_SET TASK 1:_
In the listing below, copy out the lines exactly, starting at the line that contains "locate all plates" and ending at the line that contains "(1, 138), (79, 211)", with both of those lines included.

_TEXT SEGMENT:_
☆ ☆ ☆
Co-host and former Obama administration official Jim Sciutto first went to Urban with a lengthy statement wondering “what will be done now” and flaunted how nearly 50 Republicans refused to appear on the show, putting the onus on whether the GOP “will....vote for anything different now” (as in massive gun control).

 

 

Urban correctly noted how mass shootings have been an unfortunate occurrence since 1966 with the bell tower sniper at the University of Texas, but Sciutto interrupted to suggest that everything has changed because of the weaponry. Urban countered that background checks for those battling mental illnesses could be expanded, but again Sciutto unilaterally decided that this form of action wouldn’t have stopped this.

So far, no word on what Sciutto or anyone else would have thought could have definitively stopped either attack besides a massive gun confiscation.

Urban brought up the breakdown in society and erosion of American families, but was quickly lectured by senior political reporter Nia-Malika Henderson, who blamed the President for the El Paso massacre (click “expand”):

HENDERSON: I mean, we have a President now where you have a manifesto where someone is calling out the President about his own speech, about Latinos. That certainly is something that has changed too. If that’s something you want to talk about, David. 

URBAN: But, listen, take —

HENDERSON: Do you see that as something that's changed as well? 

URBAN: — but — but, Nia, take — yeah, but the shooter says in the manifesto, why don't you take him at his own words. He said the President has nothing to do with this. The shooter says in his manifesto.

HENDERSON: Yeah, but he’s also acknowledging —

JOHN AVLON: No, not quite.
☆ ☆ ☆
_INFORMATION PROVIDED:_
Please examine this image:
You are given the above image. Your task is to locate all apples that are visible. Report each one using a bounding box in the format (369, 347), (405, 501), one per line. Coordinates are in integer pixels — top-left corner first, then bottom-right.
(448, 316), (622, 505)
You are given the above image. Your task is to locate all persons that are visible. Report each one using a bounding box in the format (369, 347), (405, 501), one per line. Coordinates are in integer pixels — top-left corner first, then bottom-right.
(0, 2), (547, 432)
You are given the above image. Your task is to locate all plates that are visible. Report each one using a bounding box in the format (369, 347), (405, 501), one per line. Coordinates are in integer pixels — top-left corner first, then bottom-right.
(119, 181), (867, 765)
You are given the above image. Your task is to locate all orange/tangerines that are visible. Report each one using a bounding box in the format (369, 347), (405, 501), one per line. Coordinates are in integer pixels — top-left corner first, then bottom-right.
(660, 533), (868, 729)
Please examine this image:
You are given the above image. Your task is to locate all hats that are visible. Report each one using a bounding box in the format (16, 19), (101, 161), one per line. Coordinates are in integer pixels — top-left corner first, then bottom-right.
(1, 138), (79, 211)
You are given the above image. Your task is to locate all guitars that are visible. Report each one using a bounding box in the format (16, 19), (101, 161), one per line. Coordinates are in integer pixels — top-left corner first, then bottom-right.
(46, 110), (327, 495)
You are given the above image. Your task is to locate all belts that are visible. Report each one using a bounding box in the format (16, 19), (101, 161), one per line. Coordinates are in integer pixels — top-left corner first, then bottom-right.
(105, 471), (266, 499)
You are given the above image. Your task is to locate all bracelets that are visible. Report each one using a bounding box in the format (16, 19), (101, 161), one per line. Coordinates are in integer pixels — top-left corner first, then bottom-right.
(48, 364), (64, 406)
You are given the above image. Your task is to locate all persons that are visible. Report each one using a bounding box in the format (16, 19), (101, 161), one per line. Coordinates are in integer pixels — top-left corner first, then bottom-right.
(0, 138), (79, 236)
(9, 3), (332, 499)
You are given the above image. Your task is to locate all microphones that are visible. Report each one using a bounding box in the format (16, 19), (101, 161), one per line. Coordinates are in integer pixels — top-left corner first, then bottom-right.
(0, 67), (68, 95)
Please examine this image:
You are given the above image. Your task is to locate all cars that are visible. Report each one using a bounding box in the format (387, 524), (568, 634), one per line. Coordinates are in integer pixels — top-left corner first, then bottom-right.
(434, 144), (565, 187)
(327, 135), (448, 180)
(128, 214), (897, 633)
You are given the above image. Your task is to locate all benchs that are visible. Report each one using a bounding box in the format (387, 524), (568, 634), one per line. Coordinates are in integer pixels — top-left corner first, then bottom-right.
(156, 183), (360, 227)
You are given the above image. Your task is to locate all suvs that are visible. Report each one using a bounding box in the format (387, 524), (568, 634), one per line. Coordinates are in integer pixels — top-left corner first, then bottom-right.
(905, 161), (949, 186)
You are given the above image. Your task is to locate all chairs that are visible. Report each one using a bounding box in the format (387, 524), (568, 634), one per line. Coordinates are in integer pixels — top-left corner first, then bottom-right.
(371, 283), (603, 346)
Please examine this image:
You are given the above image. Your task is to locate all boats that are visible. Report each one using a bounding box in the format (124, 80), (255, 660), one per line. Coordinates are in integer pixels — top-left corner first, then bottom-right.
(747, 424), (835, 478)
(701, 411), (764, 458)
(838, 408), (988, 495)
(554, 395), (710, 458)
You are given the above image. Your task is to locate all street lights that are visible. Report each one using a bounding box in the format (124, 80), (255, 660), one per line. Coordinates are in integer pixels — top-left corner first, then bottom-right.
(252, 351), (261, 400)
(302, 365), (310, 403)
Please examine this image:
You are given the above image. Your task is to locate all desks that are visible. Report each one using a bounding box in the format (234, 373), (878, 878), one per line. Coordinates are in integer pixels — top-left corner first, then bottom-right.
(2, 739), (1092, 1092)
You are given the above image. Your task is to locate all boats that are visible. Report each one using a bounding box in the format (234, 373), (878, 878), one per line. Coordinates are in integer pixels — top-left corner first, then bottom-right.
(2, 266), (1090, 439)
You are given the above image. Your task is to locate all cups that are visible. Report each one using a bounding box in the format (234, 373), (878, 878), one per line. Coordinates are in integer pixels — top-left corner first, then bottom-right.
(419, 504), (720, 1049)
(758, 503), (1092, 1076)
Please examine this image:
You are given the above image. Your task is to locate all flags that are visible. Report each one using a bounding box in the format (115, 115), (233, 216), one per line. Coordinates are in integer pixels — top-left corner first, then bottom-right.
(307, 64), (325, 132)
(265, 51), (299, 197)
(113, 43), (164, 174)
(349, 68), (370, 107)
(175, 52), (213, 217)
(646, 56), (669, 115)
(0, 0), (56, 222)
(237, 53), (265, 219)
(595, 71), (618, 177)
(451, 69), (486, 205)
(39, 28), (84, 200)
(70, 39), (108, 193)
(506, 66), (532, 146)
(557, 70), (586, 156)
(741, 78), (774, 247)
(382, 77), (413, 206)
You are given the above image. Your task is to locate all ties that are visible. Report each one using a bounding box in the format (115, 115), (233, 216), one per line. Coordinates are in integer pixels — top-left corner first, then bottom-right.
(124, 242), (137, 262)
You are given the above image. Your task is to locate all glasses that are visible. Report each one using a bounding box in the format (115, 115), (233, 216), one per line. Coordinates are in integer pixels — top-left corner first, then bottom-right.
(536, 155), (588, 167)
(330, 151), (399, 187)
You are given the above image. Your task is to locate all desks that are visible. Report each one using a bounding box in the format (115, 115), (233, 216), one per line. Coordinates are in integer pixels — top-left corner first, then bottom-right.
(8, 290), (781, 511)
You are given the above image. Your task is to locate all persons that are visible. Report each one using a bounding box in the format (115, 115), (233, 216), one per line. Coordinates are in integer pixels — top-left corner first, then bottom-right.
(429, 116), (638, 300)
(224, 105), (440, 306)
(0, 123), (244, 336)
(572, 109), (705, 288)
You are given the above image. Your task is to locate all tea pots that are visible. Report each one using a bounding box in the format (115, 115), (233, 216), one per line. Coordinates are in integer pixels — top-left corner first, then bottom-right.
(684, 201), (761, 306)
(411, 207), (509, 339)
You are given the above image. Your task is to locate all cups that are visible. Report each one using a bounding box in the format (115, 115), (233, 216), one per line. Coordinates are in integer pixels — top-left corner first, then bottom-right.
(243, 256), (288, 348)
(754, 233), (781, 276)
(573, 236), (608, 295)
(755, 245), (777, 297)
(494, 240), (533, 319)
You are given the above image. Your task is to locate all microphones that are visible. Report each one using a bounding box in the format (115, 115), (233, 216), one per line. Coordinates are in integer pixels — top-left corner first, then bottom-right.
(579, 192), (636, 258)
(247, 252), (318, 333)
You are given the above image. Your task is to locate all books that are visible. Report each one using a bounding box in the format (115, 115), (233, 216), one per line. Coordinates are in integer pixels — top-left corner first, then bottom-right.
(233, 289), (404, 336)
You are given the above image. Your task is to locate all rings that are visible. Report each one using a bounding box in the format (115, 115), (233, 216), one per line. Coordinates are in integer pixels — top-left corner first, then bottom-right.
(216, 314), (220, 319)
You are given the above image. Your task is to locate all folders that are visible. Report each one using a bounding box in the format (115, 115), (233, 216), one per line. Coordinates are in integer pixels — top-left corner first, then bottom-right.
☆ ☆ ☆
_SET TASK 2:_
Reproduce the whole passage about the gun-control debate word for word.

_WRITTEN REPLY 1:_
You are given the above image. Your task is to locate all plates that are visible. Report each one using a bounding box in the format (369, 347), (405, 501), one per line. Coordinates are in integer pixels — top-left corner first, then bottom-right.
(119, 181), (867, 765)
You are given the above image. Your task is to locate all orange/tangerines that are visible. Report each one using a bounding box in the format (369, 347), (405, 501), one per line. Coordinates are in integer pixels — top-left corner first, then bottom-right.
(660, 533), (868, 729)
Please examine this image:
You are given the above image. Your task is to locate all hats that are visible. Report each one using a bounding box in the format (16, 19), (101, 161), one per line. Coordinates are in integer pixels — top-left corner first, then bottom-right.
(1, 138), (79, 211)

_WRITTEN REPLY 2:_
Co-host and former Obama administration official Jim Sciutto first went to Urban with a lengthy statement wondering “what will be done now” and flaunted how nearly 50 Republicans refused to appear on the show, putting the onus on whether the GOP “will....vote for anything different now” (as in massive gun control).

 

 

Urban correctly noted how mass shootings have been an unfortunate occurrence since 1966 with the bell tower sniper at the University of Texas, but Sciutto interrupted to suggest that everything has changed because of the weaponry. Urban countered that background checks for those battling mental illnesses could be expanded, but again Sciutto unilaterally decided that this form of action wouldn’t have stopped this.

So far, no word on what Sciutto or anyone else would have thought could have definitively stopped either attack besides a massive gun confiscation.

Urban brought up the breakdown in society and erosion of American families, but was quickly lectured by senior political reporter Nia-Malika Henderson, who blamed the President for the El Paso massacre (click “expand”):

HENDERSON: I mean, we have a President now where you have a manifesto where someone is calling out the President about his own speech, about Latinos. That certainly is something that has changed too. If that’s something you want to talk about, David. 

URBAN: But, listen, take —

HENDERSON: Do you see that as something that's changed as well? 

URBAN: — but — but, Nia, take — yeah, but the shooter says in the manifesto, why don't you take him at his own words. He said the President has nothing to do with this. The shooter says in his manifesto.

HENDERSON: Yeah, but he’s also acknowledging —

JOHN AVLON: No, not quite.